Segment Start: EXTRACTED DATA

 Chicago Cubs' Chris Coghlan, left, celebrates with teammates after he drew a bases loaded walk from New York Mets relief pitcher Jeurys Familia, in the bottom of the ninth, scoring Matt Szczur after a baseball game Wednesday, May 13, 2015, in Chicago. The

Segment End: EXTRACTED DATA
Segment Start: EXTRACTED DATA

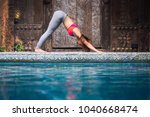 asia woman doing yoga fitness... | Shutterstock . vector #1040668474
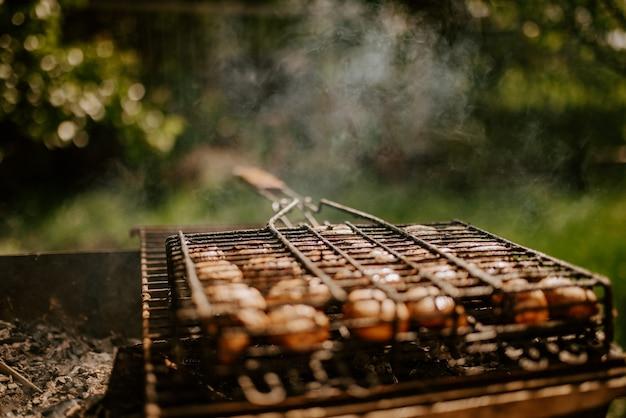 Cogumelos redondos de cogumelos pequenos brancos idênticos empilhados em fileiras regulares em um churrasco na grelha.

Segment End: EXTRACTED DATA
Segment Start: EXTRACTED DATA

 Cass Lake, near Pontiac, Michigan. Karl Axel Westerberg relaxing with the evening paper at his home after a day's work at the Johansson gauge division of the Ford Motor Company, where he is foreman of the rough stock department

Segment End: EXTRACTED DATA

PROBLEM> What you write out is the stretch of entries from the line containing "asia woman doing" to the line containing "Cogumelos redondos de", word for word, with both end lines and no pictures.

OUTPUT>
 asia woman doing yoga fitness... | Shutterstock . vector #1040668474
 Cogumelos redondos de cogumelos pequenos brancos idênticos empilhados em fileiras regulares em um churrasco na grelha.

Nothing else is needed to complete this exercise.